Journal: Nordidactica : Journal of Humanities and Social Science Education
ISSN 2000-9879

Volume: 2013;
Issue: 2013:1;
Start page: 158;
Date: 2013;
Original page

Keywords: SOCIAL SCIENCE | CIVICS | CIVIC EDUCATION | CIVIC ENGAGEMENT | STAND-BY CITIZENS | DISCIPLINARY APPROACH | FIRST AND SECOND ORDER SOCIAL SCIENCE CONCEPTS | CRITICAL THINKING | GLOBALISATION TEACHING

ABSTRACT
The question of whether or not school makes a difference in preparing students for democratic citizenship has been debated for a long time in political science and curriculum studies. These discussions are mostly based on the results of international surveys measuring students’ political attitudes, values and participation. However, we first need to define what kind of prepared citizens are needed.

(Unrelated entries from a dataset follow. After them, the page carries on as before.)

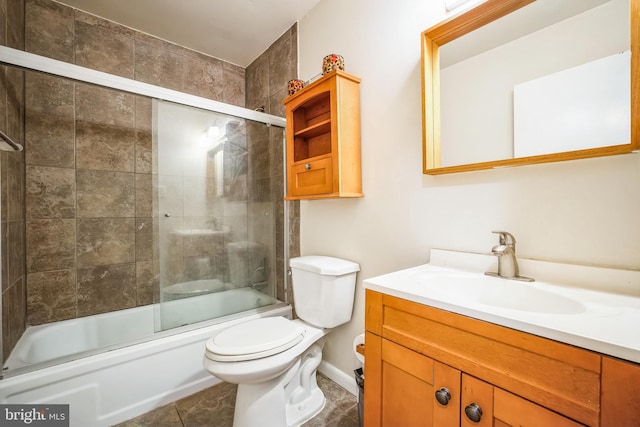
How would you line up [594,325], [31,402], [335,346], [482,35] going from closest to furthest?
[594,325]
[482,35]
[31,402]
[335,346]

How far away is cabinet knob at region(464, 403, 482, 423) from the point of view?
0.66 m

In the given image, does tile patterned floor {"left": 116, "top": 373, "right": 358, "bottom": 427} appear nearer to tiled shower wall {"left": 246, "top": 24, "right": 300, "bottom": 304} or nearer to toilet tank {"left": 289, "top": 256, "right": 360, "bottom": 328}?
toilet tank {"left": 289, "top": 256, "right": 360, "bottom": 328}

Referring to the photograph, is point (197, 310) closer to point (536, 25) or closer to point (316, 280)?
point (316, 280)

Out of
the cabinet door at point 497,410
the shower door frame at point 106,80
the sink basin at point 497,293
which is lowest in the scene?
the cabinet door at point 497,410

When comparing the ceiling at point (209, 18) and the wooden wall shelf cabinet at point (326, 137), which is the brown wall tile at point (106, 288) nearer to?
the wooden wall shelf cabinet at point (326, 137)

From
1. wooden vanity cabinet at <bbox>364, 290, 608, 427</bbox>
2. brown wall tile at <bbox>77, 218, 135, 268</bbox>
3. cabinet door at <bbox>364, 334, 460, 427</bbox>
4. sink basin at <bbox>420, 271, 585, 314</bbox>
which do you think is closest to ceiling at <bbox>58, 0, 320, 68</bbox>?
brown wall tile at <bbox>77, 218, 135, 268</bbox>

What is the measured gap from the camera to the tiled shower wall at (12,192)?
1.31 m

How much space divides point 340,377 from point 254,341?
743 mm

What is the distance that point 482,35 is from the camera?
3.55 feet

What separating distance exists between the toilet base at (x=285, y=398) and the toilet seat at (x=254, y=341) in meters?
0.17

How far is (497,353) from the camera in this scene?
0.64 m

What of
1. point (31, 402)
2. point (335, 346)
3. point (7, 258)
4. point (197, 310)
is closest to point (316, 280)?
point (335, 346)

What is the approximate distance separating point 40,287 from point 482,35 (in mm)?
2796

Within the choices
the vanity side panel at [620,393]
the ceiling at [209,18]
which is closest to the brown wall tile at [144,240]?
the ceiling at [209,18]
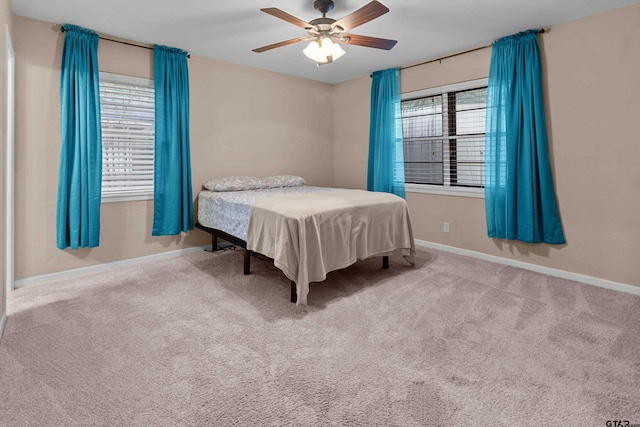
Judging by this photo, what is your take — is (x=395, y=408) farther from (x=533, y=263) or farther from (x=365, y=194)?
(x=533, y=263)

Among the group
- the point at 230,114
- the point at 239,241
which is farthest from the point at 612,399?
the point at 230,114

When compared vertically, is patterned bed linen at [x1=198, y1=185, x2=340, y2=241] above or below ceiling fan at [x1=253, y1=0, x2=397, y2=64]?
below

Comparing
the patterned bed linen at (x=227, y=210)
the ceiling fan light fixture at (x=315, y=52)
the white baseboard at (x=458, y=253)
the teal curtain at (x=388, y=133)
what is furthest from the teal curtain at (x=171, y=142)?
the teal curtain at (x=388, y=133)

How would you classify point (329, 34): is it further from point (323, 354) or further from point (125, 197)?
point (125, 197)

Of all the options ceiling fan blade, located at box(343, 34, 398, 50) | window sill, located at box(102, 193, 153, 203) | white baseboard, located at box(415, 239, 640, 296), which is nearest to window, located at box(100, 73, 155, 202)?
window sill, located at box(102, 193, 153, 203)

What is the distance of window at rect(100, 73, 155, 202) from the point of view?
365cm

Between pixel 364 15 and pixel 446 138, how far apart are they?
7.79 feet

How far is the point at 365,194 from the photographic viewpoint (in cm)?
365

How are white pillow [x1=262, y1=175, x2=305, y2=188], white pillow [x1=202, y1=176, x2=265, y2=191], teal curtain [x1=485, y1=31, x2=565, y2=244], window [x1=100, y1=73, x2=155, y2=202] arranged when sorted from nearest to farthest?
teal curtain [x1=485, y1=31, x2=565, y2=244] < window [x1=100, y1=73, x2=155, y2=202] < white pillow [x1=202, y1=176, x2=265, y2=191] < white pillow [x1=262, y1=175, x2=305, y2=188]

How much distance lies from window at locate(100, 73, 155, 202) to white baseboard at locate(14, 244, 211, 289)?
71 centimetres

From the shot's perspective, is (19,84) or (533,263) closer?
(19,84)

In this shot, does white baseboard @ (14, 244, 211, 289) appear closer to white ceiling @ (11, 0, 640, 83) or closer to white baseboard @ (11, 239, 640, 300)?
white baseboard @ (11, 239, 640, 300)

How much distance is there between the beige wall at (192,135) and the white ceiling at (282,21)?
0.98ft

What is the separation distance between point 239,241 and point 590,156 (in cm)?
347
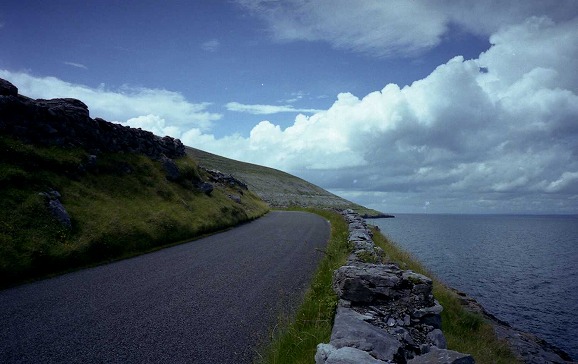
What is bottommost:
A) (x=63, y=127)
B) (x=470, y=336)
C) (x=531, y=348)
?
(x=531, y=348)

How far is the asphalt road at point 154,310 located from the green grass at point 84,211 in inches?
73.5

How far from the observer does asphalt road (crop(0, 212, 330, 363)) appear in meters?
7.50

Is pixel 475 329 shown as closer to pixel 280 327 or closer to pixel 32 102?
pixel 280 327

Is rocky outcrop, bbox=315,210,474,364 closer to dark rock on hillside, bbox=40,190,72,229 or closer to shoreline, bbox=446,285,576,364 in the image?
shoreline, bbox=446,285,576,364

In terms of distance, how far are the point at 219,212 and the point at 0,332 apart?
24096mm

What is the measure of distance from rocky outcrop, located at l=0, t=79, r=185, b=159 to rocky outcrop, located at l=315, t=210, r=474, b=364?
24215 millimetres

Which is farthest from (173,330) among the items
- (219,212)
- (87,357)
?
(219,212)

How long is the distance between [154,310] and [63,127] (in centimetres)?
2232

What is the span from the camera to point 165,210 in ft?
83.5

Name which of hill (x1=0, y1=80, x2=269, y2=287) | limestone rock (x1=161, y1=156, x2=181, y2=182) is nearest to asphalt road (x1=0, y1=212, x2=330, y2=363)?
hill (x1=0, y1=80, x2=269, y2=287)

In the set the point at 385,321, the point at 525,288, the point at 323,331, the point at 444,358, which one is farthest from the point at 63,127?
the point at 525,288

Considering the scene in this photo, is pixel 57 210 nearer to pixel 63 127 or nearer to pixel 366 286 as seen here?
pixel 63 127

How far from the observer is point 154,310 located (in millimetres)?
9930

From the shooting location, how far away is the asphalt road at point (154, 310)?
7500 mm
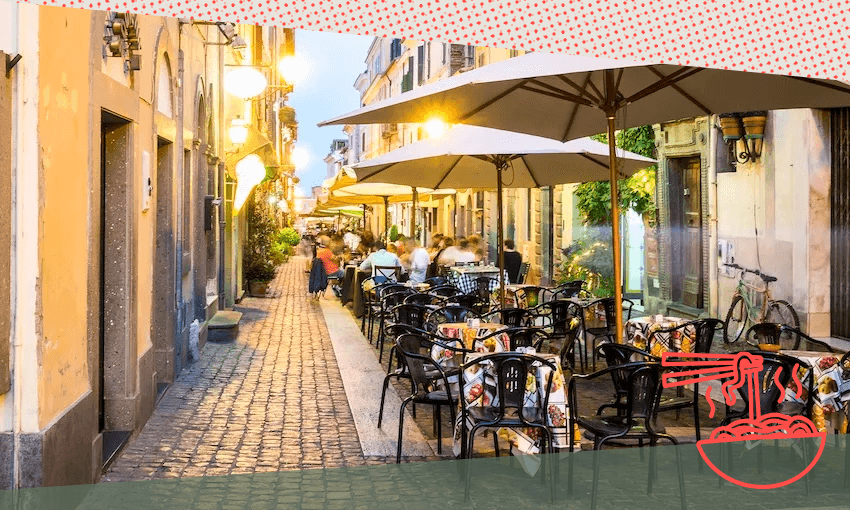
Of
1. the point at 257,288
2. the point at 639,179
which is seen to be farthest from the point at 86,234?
the point at 257,288

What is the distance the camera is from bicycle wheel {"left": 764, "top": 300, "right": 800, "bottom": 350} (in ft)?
36.8

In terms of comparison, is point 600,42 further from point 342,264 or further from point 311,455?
point 342,264

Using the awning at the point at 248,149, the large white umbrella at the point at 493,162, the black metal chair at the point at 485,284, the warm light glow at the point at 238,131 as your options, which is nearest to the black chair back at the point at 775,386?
the large white umbrella at the point at 493,162

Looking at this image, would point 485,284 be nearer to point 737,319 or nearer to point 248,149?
point 737,319

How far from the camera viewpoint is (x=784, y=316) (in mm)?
11570

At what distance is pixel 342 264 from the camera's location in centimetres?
2473

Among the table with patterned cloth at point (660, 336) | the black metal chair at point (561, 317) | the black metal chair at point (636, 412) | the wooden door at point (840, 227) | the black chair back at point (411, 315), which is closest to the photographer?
the black metal chair at point (636, 412)

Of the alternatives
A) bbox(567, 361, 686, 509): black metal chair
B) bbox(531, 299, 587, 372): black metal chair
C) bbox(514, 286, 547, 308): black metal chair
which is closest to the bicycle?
bbox(531, 299, 587, 372): black metal chair

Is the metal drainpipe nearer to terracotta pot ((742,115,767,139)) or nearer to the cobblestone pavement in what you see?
the cobblestone pavement

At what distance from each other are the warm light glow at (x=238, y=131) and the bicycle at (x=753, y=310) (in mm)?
8190

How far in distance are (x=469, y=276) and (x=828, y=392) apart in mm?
8546

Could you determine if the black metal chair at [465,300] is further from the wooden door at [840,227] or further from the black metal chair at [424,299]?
the wooden door at [840,227]

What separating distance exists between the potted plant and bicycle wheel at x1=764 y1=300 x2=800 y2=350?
12.2m

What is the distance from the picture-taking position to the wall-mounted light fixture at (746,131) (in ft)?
40.2
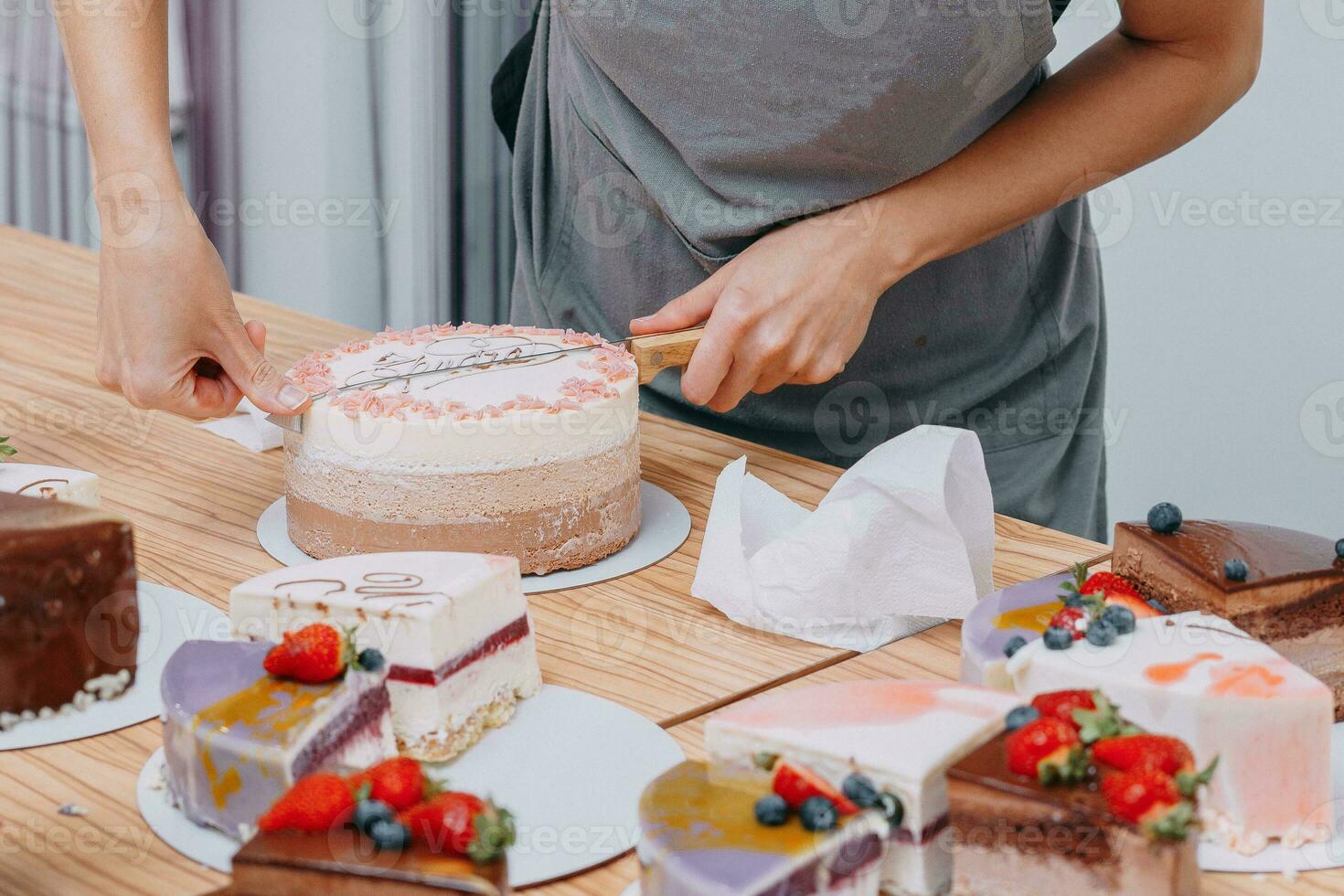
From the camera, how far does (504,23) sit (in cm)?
371

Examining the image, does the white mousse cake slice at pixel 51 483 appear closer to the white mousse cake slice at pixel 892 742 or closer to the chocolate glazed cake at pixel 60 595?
the chocolate glazed cake at pixel 60 595

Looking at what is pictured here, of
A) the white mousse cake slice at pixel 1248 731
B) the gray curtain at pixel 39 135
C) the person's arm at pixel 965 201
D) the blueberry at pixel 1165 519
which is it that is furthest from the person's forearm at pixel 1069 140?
the gray curtain at pixel 39 135

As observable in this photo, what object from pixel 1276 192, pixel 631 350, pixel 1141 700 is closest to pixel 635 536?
pixel 631 350

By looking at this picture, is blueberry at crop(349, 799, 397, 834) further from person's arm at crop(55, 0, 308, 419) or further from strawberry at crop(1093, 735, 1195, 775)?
person's arm at crop(55, 0, 308, 419)

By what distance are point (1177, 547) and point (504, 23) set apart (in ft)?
9.46

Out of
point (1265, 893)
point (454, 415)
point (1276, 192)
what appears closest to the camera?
point (1265, 893)

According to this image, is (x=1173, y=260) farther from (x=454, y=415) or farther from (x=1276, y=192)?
(x=454, y=415)

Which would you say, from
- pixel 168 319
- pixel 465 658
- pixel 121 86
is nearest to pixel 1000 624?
pixel 465 658

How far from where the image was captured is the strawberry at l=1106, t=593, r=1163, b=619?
1.14 m

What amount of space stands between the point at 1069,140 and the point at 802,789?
1.08 meters

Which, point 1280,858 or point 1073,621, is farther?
point 1073,621

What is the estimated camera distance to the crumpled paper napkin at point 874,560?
133 cm

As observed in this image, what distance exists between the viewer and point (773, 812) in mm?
892

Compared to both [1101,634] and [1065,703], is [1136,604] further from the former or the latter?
[1065,703]
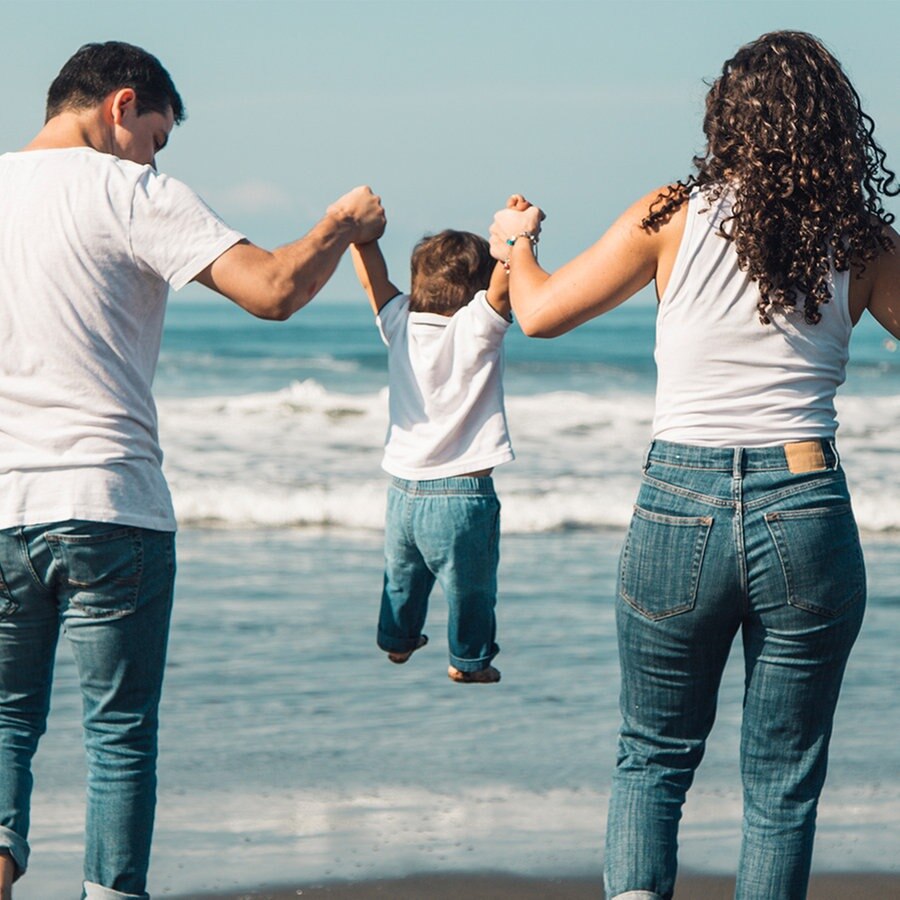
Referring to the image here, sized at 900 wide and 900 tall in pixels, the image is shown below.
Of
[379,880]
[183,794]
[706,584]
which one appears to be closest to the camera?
[706,584]

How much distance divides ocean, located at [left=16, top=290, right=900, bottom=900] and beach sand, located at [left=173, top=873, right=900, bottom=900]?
0.19 ft

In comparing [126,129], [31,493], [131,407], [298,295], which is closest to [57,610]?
[31,493]

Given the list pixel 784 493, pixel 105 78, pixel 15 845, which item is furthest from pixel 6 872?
pixel 784 493

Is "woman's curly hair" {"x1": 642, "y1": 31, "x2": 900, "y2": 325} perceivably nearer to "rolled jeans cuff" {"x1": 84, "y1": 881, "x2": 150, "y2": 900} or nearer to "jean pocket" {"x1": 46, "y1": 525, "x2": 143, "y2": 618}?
"jean pocket" {"x1": 46, "y1": 525, "x2": 143, "y2": 618}

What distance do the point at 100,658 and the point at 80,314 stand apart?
650 millimetres

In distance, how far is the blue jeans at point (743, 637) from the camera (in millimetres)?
2502

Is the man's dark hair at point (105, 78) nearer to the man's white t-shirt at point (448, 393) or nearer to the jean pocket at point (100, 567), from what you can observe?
the jean pocket at point (100, 567)

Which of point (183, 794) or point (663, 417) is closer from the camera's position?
point (663, 417)

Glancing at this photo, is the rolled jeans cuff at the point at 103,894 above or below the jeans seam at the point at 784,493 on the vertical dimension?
below

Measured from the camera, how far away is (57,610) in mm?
2746

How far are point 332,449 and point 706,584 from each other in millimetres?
11467

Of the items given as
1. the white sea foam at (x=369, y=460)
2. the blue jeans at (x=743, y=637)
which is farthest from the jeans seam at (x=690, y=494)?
the white sea foam at (x=369, y=460)

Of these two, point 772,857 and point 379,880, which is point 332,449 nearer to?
point 379,880

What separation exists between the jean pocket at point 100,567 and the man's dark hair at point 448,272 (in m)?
1.89
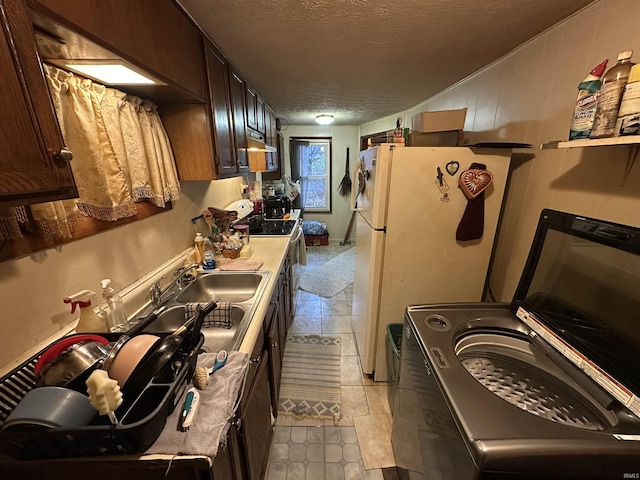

This article takes on the definition issue and presents new perspectives by exploring how teachers in Social Science (Samhällskunskap) and their students in Sweden reason about engagement when they address complex societal issues such as globalisation. Based on interviews with a number of teachers and students I will argue that in order to understand what is going on in school we need to interpret Social Science teaching in terms of first- and second-order concepts, where the second-order concepts could be seen as “how to think like a social scientist”. I will make a case that there is a didactic dilemma for teachers trying to educate students who are both trained in disciplinary thinking and leave school as politically engaged. However, this dilemma is not unsolvable and I will hold a position that it might contain answers to some of the questions that political scientists deal with in terms of engagement.